Guide to Detecting Fake Bank Notes
Counterfeit money is very common and with the advances in technology available to criminals the fake notes in circulation today are generally of a high quality
There are many methods of checking bank notes and we would advise that you check more than one feature whenever possible
The following information refers to Bank of England bank notes but many of these checks can also be performed on other bank notes
Ultra-Violet Features - If you look at a bank note under a UV light at a wavelength of 365nm you will see the value of the note in bright green and red. There will also be red and green flecks randomly spread on the front & back of the note. The rest of the note will remain dull. A fake note however will appear bright under the UV light. UV security features are present on all British bank notes including the new polymer bank notes issued by the Bank of England as well as the Scottish and Northern Irish banknote-issuing banks.
Check the raised print - If you run your fingers along a bank note you will feel some raised print, eg on the £20 note in the bottom right corner
Check the metallic thread - there is a metallic thread embedded in every bank note, you should see a continuous dark line when holding the note up against light
Watermarks - Each bank note has a watermark
Use a note-checker pen - If you use a note checker pen on a bank note it should produce an almost transparent mark but when used on a fake note it should produce a dark mark. This is due to a reaction between the pen ink and the paper. This is not very reliable though as there is an easy and well-known method that criminals use to prevent the pens marking the notes. Note checker pens are not suitable for detecting fake polymer bank notes.
In an ideal world we would advise you use at least 2 or 3 of the above methods.
However in a busy retail environment it is not always possible so the quickest and most reliable method is to use a UV note checker to quickly check for the UV mark and check that the rest of the note stays dull.

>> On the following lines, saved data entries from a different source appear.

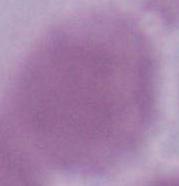 A red blood cell is seen. Micrograph. 1000x magnification.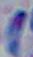
Toxoplasma gondii is shown. Micrograph. 1000x magnification.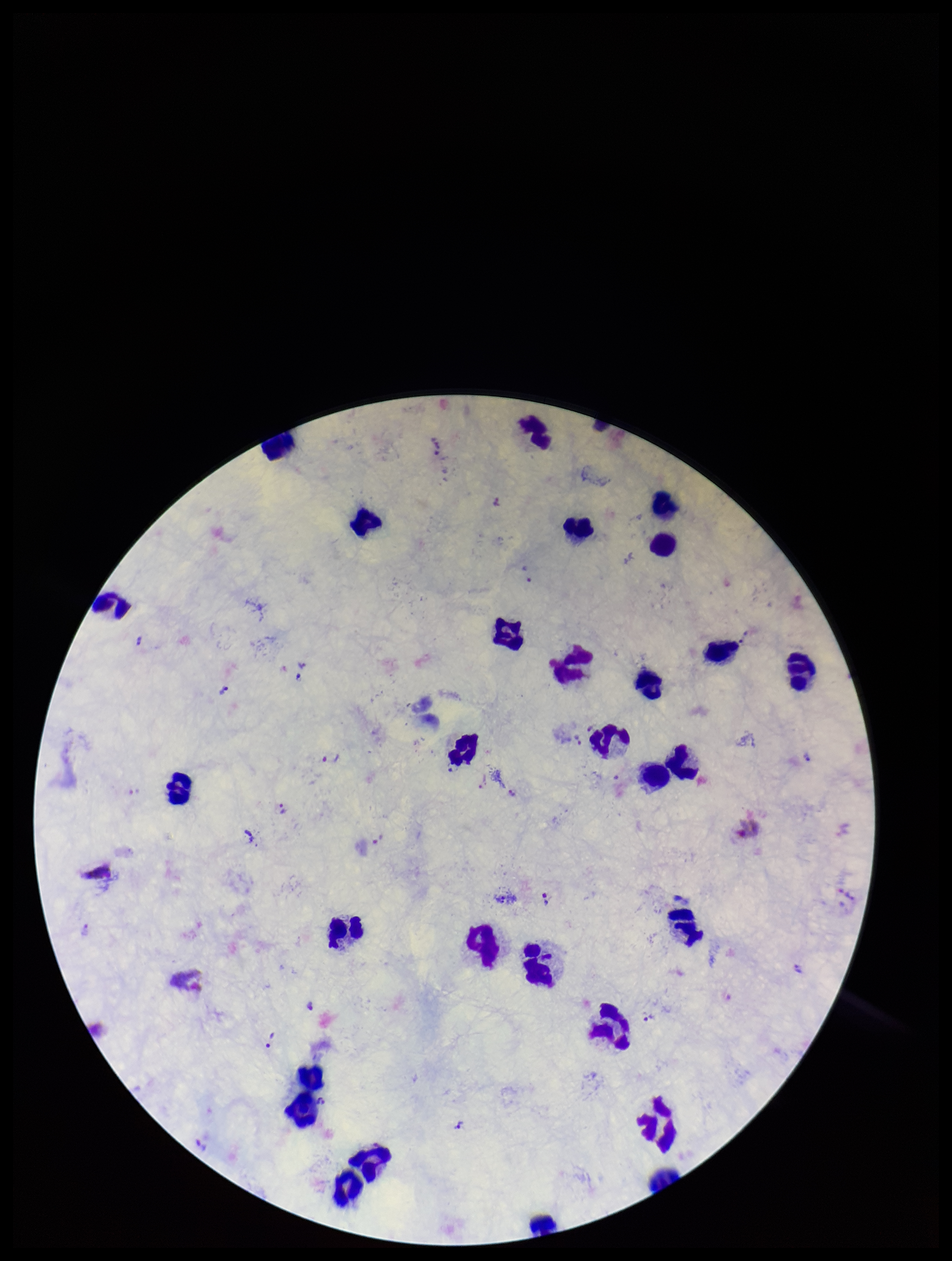 Species reported for this patient: Plasmodium vivax. Photographed through the microscope eyepiece with a smartphone camera. Patient malaria status: positive. Giemsa stain. Plasmodium parasites: seen. Preparation: thick. One field from this slide. Parasite count: 24. Leukocyte count: 25. Image is 952×1261 pixels.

The Bank of England advise using UV light with a peak wavelength of 365nm and advise against using LED UV lights as their peak UV wavelength is not 365nm and therefore do not illuminate the UV security features adequately and also cause other parts of the note to fluoresce which often leads to mistakes in checking the notes. There is currently research and development work ongoing to design UV LED's capable of emitting UV light at the correct wavelength - we will update you with any developments on this and we will also stock these when they become available.
All our UV Note Checkers and replacement bulbs emit UV light at a peak wavelength of 365nm.
The Bank of England provide a range of free Bank Note Checking Educational Materials including free printed guides/posters as well as online guides and films.